[Data provided — start]
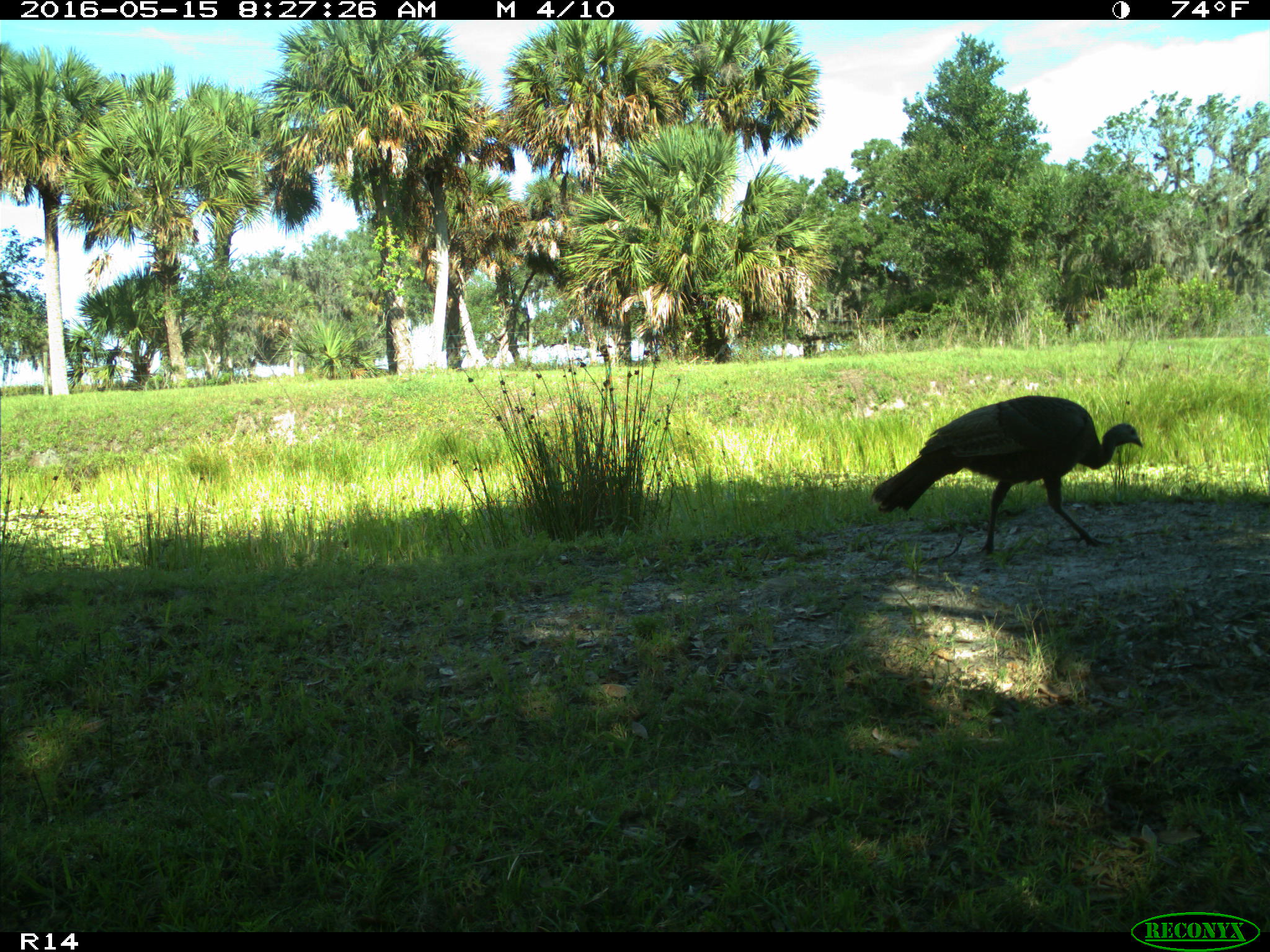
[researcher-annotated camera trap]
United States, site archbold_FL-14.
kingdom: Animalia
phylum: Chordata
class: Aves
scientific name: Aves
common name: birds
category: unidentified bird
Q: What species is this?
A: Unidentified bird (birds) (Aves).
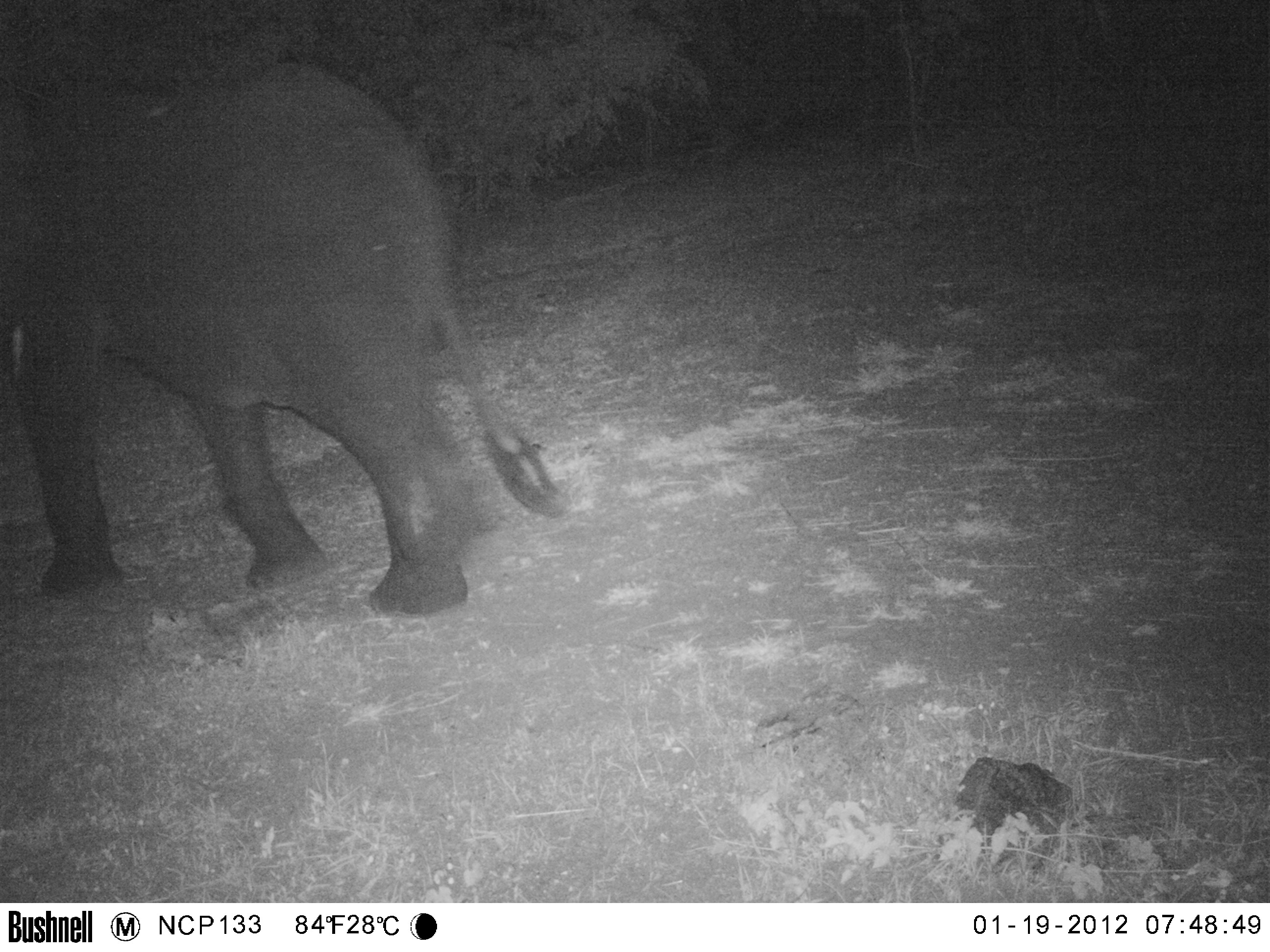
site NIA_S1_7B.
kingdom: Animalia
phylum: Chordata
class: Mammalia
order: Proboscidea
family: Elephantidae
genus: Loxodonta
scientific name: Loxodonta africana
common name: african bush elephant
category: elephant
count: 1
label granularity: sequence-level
[Data provided — finish]
→ Your goal: Output, unchanged, the lines from the line with "common name: african bush elephant" through the final line of the material.

→ Reply:
common name: african bush elephant
category: elephant
count: 1
label granularity: sequence-level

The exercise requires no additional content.